A Igreja precisa de uma reforma nas questões do amor, afirma o cardeal
Segunda Parte
Castidade e sexualidade são sentidas como antíteses...
A castidade mantém o Eu ordenado. Eliminá-la significa reduzir o amor a mera habilidade sexual, veiculada por uma subestrutura de relações humanas que se fundamenta num grave equívoco e isto está na ideia de que no homem exista um ‘instinto sexual’ como ocorre com os animais. A psicanálise demonstra que não é verdade: também no nosso inconsciente mais profundo nada se joga sem o envolvimento do Eu. O sacrifício e o distanciamento requeridos pela castidade mantêm o Eu pessoal unido, abrindo caminho para uma possessão mais autêntica. O sacrifício não anula a posse, é a condição que o expõe.
Os doutores da Igreja falavam de ‘gaudium’ (gozo). O puro prazer, que por sua natureza acaba rapidamente, pede para ser inserido no gozo, pois se ficar fechado em si mesmo a posse o anula lentamente, enfraquece, deprime. Impressiona-me o facto de, quando digo estas coisas aos jovens, encontrar mais surpresa do que crítica.
Gozo e sexualidade parecem conceitos incompatíveis com a doutrina católica.
Não é assim. A mensagem bíblica foi a primeira, historicamente falando, a fazer ver a diferença sexual de uma óptica absolutamente positiva e criativa, como dom de Deus. Mas como em todas as coisas humanas, o positivo, o bem, o verdadeiro nunca são fáceis. Mas sem o belo, o bom, o verdadeiro, a vida enfraquece, não há em si energia para conduzir ao marasmo do real.
No livro dos Provérbios, entre as coisas muito árduas para compreender, o autor considera ‘o caminho do homem numa jovem mulher’. A mulher é a figura daquela que está no começo: eu saio dela ao nascer.
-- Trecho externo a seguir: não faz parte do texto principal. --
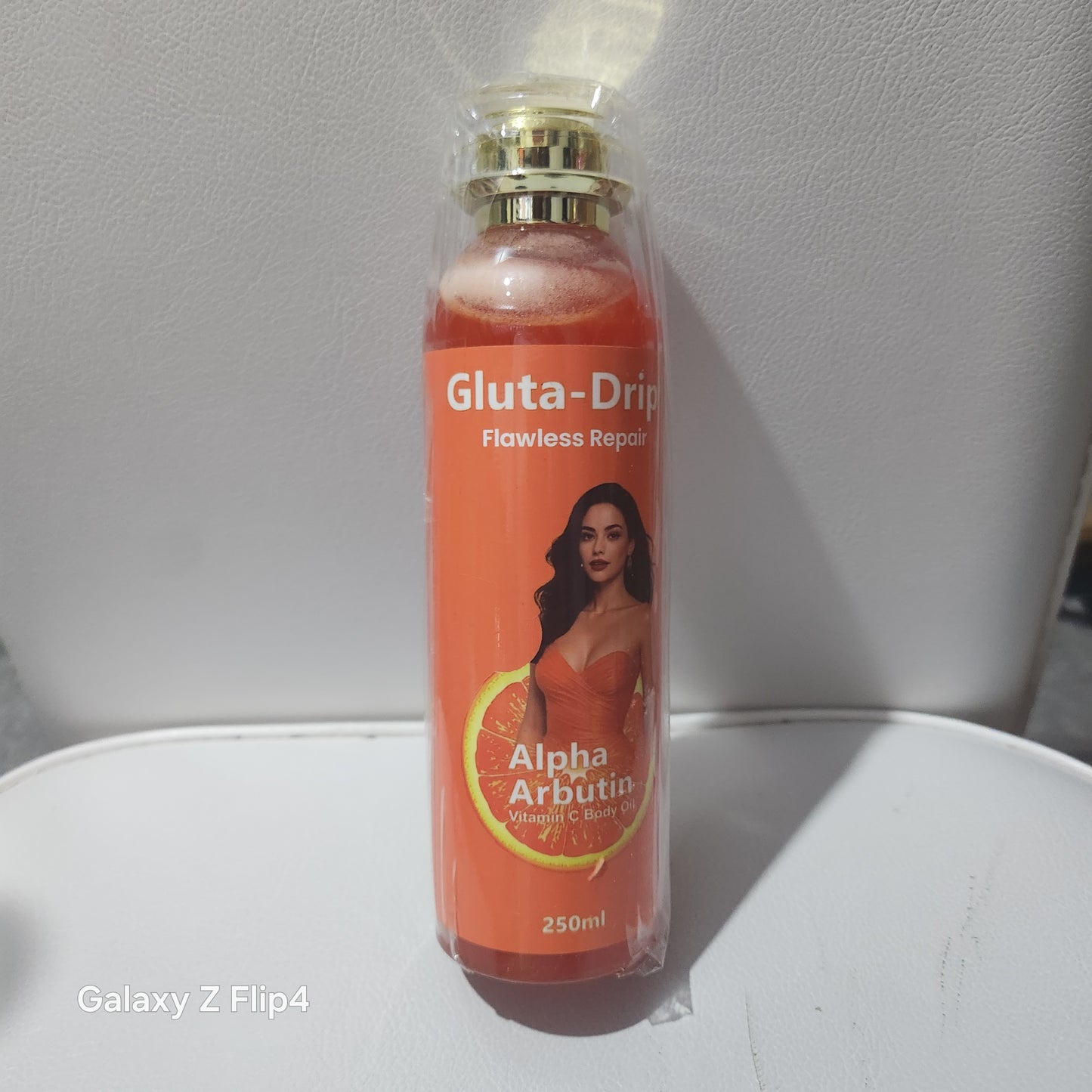 Gluta-Drip Flawless Repair Alpha Arbutin 250ml Skincare Product for Radiant Skin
Então, quando o homem e a mulher se encontram, fazem ao mesmo tempo a experiência de recomeçar aquilo que de qualquer forma já conheciam e de dar vida a uma novidade. Aqui existe a intrínseca raiz da fecundidade. O amor objectivo nunca é uma relação a dois. Aprendemo-lo através da Trindade.
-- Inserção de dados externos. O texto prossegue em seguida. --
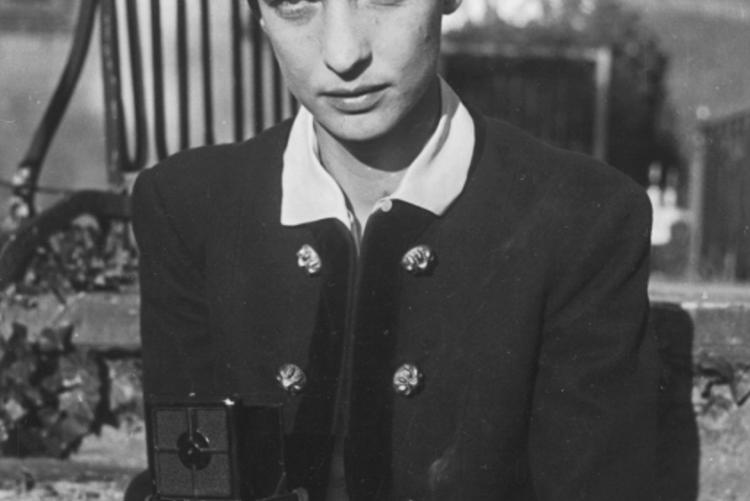 nella foto, Annemarie Schwarzenbach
Mas o que tem a reforma da Igreja a ver com isso?
Tem tudo a ver! Fundamental para a reforma da Igreja é reencontrar testemunhas credíveis do belo amor que Cristo, com uma infinidade de santos na sua grande maioria anónimos, introduziu na história. Penso em tantas gerações vividas na lógica do belo amor. Penso nos meus pais, nos olhos com que o meu pai aos noventa anos olhava a minha mãe também com noventa, doente, debilitada por um cancro violento nos rins. (...) Que amor teria sobrevivido melhor ao Eu do que esta ligação indissolúvel? Objectivamente não há comparação entre a densidade de uma experiência assim definitiva e o passar indefinido de uma sequência de relações precárias. No fim, quer seja a necessidade de amar definitivamente, quer seja a fragilidade sexual serão marcadas pelo terror da morte.
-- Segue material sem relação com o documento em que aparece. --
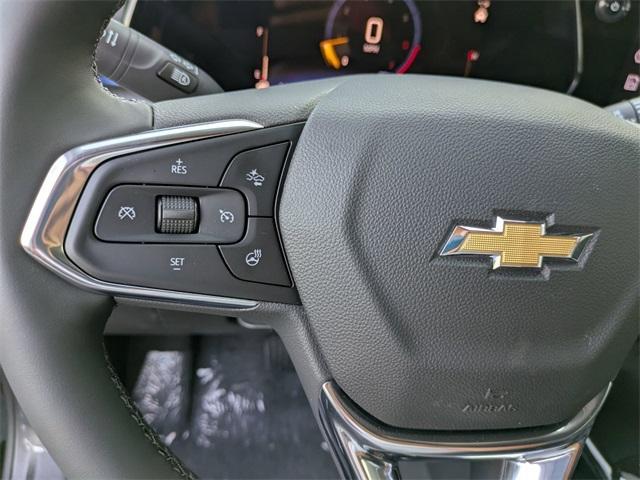 new 2025 Chevrolet Trax car, priced at $23,504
Para amar verdadeiramente devo ser amado definitivamente, ou seja, além da morte; e é isto que Jesus veio fazer. Se há um delito que nós, cristãos, cometemos, é não mostrar o dom maravilhoso de Jesus: dar a vida para nos fazer entender a beleza do amor objectivo e efectivo. Isto tem sempre um carácter nupcial, inseparável conexão de diferença, dom de si e fecundidade. O outro não está fora do meu Eu, o outro permeia-me todos os dias; a minha própria concepção está ligada a este permear-me. Por isso, humanizar a sexualidade através da castidade é um recurso capital para vencer a aposta do pós-moderno, para o homem do terceiro milénio que queira salvar o caminho do belo amor, que nos faz gozar verdadeiramente a vida.